Anton Piller orders – be careful to treat them with respect

8-February-2019 Family Law Commercial Disputes By Simone Green

In early 2018 Streeterlaw was fascinsated to read the Family Court judgment published under the name of the pseudonym “Tassinari & Pesalaccio”[1]  which said that Anton Piller Orders previously issued were to be set aside and discharged “nunc pro tunc” (ie: from the beginning). The documents seized in the course of the search were to be returned to their owners and any copies destroyed.

An Anton Piller Order (also known as a Search Order)  is rarely made because it allows the Applicant lawyers, together with an independent supervising solicitor and independent IT Technician to enter premises without notice to search and seize documents and evidence.

The story

Proceedings had been commenced by the Wife on 3 July 2012. However on 7 September 2016 (some 4 years after the proceedings had been commenced!) the Wife made an application for Anton Piller Orders against the Husband and companies associate with his family. The Order was granted and a search was executed on 9 September 2016 with records and documents copied by a Forensic IT expert during the Search.

When the proceedings were listed before the Judge immediately after the Search had been executed the Husband’s Lawyers sought to object to the Anton Piller Order and applied to have it overturned; After a number of days of hearing, they were successful in this application.

The law states that the essential preconditions of making an Anton Piller order are as follows:

  1. Extremely strong prima facie case;
  2. The damages – potential or actual must be very serious for the Applicant; and
  3. There must be clear evidence that the Defendants have in their possession incriminating documents or things and that there is a real possibility that they may destroy such material before any application inter-parties can be made.

The Husbands’ lawyers successfully argued that upon a more complete appreciation of the evidence, the Wife did not satisfy the 2nd and 3rd criteria. Unhelpfully for her, in the application for the Orders the Wife failed to adequately disclose that she had already accessed more than 154,000 of the Husband’s emails! She had also unwisely chosen not to inform the Court of the full extent of the access she had  to these documents (because she had known the Husband’s email account password!).The Wife’s access potentially included her reading legally privileged correspondence from the Husband’s own lawyers.

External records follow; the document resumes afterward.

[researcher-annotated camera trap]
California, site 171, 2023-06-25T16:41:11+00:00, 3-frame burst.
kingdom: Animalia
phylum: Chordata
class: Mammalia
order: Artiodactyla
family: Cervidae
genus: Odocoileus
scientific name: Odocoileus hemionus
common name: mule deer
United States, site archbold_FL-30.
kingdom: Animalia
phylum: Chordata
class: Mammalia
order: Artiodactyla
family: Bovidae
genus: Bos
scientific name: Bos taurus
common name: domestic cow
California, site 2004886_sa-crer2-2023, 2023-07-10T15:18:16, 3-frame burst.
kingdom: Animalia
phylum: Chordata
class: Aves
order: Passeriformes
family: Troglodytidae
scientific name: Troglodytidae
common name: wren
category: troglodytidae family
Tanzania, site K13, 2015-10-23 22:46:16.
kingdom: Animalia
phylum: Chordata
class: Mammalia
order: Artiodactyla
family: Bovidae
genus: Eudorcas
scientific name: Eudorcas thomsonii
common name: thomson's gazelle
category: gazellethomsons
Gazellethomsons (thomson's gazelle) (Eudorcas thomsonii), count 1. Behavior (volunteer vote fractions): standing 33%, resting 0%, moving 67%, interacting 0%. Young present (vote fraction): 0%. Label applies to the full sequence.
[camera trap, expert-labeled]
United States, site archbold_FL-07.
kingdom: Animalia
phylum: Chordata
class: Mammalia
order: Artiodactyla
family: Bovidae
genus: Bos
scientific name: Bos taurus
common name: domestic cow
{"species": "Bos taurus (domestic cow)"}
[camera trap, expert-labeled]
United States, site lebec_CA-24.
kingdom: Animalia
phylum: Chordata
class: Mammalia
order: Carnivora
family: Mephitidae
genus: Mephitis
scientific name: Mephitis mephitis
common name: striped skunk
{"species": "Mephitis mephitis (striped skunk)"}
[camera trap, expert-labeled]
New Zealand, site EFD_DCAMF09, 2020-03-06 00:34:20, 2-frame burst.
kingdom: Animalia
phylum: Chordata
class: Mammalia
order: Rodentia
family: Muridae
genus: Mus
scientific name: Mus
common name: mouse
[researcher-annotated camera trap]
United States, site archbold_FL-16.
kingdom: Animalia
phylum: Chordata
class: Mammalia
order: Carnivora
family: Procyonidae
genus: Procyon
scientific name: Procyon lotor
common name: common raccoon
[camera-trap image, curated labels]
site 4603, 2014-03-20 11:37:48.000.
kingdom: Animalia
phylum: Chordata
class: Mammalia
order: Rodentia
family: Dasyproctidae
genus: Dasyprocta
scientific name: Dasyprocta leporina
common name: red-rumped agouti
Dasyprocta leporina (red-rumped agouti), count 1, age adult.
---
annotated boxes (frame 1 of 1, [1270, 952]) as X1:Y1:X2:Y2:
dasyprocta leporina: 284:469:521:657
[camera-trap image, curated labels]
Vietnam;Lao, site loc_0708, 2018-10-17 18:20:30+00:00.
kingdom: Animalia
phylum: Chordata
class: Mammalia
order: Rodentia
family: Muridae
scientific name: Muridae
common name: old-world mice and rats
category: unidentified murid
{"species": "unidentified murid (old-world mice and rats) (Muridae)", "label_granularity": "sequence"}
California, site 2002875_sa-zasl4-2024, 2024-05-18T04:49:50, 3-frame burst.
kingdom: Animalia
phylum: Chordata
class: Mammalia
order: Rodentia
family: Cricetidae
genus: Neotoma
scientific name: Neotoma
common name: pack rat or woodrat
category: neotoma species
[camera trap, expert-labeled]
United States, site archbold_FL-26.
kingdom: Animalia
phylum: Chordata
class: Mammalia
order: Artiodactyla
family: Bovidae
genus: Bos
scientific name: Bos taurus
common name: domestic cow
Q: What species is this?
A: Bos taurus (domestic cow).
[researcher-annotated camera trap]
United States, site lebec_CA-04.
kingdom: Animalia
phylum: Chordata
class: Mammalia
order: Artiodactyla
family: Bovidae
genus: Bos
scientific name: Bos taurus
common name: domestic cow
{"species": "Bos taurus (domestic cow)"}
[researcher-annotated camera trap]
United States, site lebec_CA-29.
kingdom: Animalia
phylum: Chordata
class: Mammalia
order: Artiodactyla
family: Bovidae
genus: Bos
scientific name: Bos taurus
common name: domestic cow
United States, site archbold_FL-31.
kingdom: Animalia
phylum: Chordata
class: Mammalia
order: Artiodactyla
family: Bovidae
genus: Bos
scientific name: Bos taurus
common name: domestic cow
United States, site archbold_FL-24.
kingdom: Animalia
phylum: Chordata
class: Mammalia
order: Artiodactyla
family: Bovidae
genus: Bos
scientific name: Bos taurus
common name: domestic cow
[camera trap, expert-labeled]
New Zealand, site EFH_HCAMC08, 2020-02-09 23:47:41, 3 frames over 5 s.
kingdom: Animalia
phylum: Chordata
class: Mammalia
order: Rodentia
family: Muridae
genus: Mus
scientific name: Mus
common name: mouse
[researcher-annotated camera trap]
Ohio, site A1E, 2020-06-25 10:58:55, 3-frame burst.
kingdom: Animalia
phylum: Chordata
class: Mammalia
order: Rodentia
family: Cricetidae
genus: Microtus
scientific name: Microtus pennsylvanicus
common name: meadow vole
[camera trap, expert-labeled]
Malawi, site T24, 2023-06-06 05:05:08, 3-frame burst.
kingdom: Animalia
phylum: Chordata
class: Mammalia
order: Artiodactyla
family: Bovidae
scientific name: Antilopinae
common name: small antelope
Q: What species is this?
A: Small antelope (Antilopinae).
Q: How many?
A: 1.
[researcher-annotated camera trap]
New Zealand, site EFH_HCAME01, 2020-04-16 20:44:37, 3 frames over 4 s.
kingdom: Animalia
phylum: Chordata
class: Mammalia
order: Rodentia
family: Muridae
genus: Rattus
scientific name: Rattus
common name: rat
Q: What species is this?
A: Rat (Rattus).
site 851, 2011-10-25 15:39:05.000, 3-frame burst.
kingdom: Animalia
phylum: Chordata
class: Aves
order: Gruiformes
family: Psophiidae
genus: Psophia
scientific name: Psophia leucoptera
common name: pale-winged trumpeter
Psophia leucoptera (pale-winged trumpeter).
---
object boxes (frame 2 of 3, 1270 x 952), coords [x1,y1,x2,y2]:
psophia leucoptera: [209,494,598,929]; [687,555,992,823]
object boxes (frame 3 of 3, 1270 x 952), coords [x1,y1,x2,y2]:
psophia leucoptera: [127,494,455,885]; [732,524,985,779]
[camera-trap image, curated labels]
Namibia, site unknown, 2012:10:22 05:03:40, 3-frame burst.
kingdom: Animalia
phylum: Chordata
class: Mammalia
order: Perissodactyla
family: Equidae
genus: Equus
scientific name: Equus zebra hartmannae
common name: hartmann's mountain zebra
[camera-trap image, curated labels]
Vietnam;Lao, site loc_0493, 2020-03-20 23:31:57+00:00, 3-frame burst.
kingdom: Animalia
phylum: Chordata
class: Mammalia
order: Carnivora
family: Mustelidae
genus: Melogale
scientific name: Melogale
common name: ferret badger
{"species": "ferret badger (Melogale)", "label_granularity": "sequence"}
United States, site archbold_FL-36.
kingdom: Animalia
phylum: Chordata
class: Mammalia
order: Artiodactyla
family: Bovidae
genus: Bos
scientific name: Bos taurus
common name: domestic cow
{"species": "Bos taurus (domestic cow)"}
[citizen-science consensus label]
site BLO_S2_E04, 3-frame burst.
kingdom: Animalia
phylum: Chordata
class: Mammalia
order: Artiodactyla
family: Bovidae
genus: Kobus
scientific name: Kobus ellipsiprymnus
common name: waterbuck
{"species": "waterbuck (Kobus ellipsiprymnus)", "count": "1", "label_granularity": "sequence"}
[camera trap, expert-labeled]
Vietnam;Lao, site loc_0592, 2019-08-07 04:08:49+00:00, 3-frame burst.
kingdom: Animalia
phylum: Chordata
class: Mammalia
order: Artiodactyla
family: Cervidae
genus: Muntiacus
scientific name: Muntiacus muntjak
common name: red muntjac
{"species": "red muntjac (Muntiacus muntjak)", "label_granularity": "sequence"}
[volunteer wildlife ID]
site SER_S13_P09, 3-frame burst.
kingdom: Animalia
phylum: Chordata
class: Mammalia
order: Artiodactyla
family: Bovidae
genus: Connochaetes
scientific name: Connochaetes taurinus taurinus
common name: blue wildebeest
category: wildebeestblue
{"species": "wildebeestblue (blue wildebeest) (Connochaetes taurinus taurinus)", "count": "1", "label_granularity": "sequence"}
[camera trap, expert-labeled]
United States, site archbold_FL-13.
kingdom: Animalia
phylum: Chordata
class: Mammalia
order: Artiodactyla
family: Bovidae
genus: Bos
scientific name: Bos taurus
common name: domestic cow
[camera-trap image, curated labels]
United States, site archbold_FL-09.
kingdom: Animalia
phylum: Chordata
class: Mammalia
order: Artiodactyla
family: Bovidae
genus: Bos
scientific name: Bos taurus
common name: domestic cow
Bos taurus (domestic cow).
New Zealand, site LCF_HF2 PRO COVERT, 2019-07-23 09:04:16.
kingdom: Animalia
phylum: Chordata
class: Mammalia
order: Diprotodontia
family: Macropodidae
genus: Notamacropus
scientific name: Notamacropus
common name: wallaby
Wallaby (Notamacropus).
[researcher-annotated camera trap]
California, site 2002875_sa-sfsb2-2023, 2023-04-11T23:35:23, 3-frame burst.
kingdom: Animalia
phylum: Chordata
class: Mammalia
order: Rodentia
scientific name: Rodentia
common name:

In light of this degree of access to emails the “damage” asserted by the risk of deletion could also not be supported. There was also evidence that, contrary to the Wife’s assertions, the wife had potential third party expert evidence to utilise to view the Husband’s email account and had not fully complied with orders to deliver-up all relevant documents because her Ipad and Laptop hard drives were deleted very shortly after the orders made for delivery-up of documents were made against her.

This Family Court decision applied general law principles and is a reminder of the seriousness of the nature of these types of applications and the high burden placed upon Applicant Solicitors in discharging their responsibility to ensure that full and frank disclosure is provided to the Court when making an application in the absence of the other parties (i.e. ex parte) such as an Anton Piller Order.

When made,  Anton Piller Orders are to be treated respectfully.

[1] a pseudonym pursuant to section 121(9)(G) of the Family Law Act 1975 (Cth).